◆ YOUR INSTRUCTIONS ◆
Each of the records below must be reproduced exactly.

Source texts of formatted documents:

———

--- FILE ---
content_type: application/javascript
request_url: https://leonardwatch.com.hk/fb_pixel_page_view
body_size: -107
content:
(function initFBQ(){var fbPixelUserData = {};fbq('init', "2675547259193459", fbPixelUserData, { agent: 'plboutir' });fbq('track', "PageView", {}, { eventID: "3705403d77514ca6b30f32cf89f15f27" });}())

———

◆ EXERCISE OUTPUT ◆
--- FILE ---
content_type: application/javascript
request_url: https://leonardwatch.com.hk/fb_pixel_page_view
body_size: -107
content:
(function initFBQ(){var fbPixelUserData = {};fbq('init', "2675547259193459", fbPixelUserData, { agent: 'plboutir' });fbq('track', "PageView", {}, { eventID: "3705403d77514ca6b30f32cf89f15f27" });}())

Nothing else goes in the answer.